Iraqi authorities blame spillover from the civil war in neighboring Syria and say the powerful jihadist group the Islamic State of Iraq and Greater Syria (ISIS) is behind most of the violence. But critics say the government should do more to reach out to disaffected Sunnis to undermine support for militancy.
In Friday’s deadliest attack, a suicide bomber set off a vehicle rigged with explosives on a highway connecting Baghdad to the town of Dujail, in Salaheddin province, killing four soldiers and wounding two others, officials said.
The blast came a day before Shiite pilgrims head through the predominantly-Sunni town on their way to Samarra, site of a major shrine, to commemorate the death of Ali al-Hadi and Hasan al-Askari, venerated imams in Shiite Islam.

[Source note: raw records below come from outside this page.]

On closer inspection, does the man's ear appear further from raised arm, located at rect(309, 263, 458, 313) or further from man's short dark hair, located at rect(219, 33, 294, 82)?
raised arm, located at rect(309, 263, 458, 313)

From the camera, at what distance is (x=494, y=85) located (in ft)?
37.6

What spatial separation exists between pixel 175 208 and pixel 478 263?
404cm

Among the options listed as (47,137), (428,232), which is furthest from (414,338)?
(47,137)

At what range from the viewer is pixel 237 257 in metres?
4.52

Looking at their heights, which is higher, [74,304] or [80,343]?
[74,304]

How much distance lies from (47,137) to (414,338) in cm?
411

Sunni militant groups, including ISIS, frequently target Iraq’s Shiite majority, whom they regard as apostates, particularly during annual commemoration rituals.
Elsewhere Friday, gunmen killed two members of the Yazidi sect in the town of Rabiyah, near Iraq’s northern border with Syria, according to security and medical sources.
The attacks are the latest in the country’s worst bloodshed since it emerged from a brutal Sunni-Shiite sectarian war that claimed tens of thousands of lives from 2006-10.
Prime Minister Nouri al-Maliki, who is bidding for a third term in power, has been blamed by critics for the deterioration in security, as well as rampant corruption and allegedly insufficient improvement in basic services.